Este martes murió, en una clínica
veterinaria de Madrid, mi gato Cohen. Le interné el domingo por la noche de
urgencia porque meaba sangre y ya no se recuperó: lo que en principio parecía
un hematoma provocado por un mal salto resultó ser un envenenamiento por
insecticida. Al final una parada cardiaca puso fin a nueve años de vida en los
cuales me llenó de alegría y cariño y que creo que también fueron felices para
él.
Durante esas turbulentas cuarenta y ocho
horas, de la noche del domingo a la tarde del martes, tuve tiempo de pensar
muchas cosas. Se trataba de lecciones que ya conocía de manera teórica (no
pretendo haber descubierto la rueda) pero que se me han grabado de forma mucho
más profunda después de sufrirlas en mis carnes. Allá van.
1. La sanidad pública es nuestro mayor
logro civilizatorio
Los liberales siempre dicen que ojalá la
sanidad fuera privada. Es gracioso, porque ves sostener discurso a personas que
no nadan precisamente en la abundancia, pero te miran y te dicen “bueno, es que
si abolimos la sanidad pública la salud quedaría en manos de seguros privados,
y cualquiera podría permitirse uno”. El argumento es una mierda por varias
razones, pero después de pasar esta crisis me causa directamente asco.

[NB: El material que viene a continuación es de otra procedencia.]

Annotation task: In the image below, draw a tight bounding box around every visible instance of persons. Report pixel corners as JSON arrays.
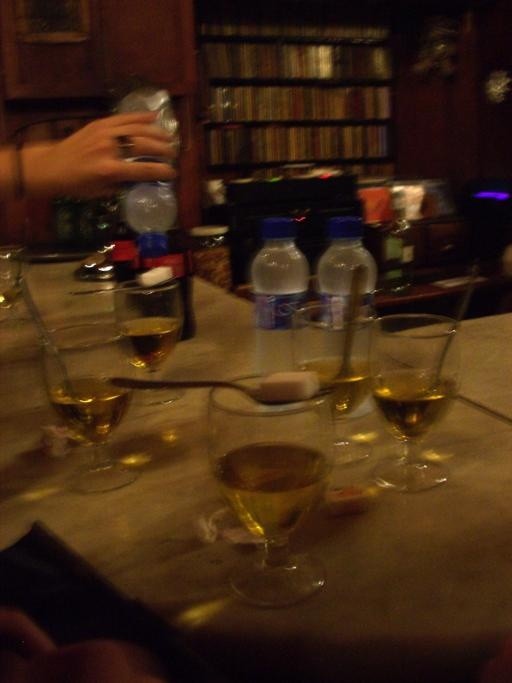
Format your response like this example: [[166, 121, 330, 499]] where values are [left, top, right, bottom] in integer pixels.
[[0, 110, 183, 204]]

Cualquiera que quiera saber qué pasa con
los precios de la sanidad cuando no hay un sistema público y universal no tiene
más que mirar, en España, a los precios de las clínicas veterinarias. A mí dos noches
de internamiento, unas cuantas pruebas y una transfusión de sangre me salieron
por 760 €. Setecientos sesenta euros. Más que un salario mínimo. Por dos días
de internamiento. Lo repito por si los conceptos no han quedado claros.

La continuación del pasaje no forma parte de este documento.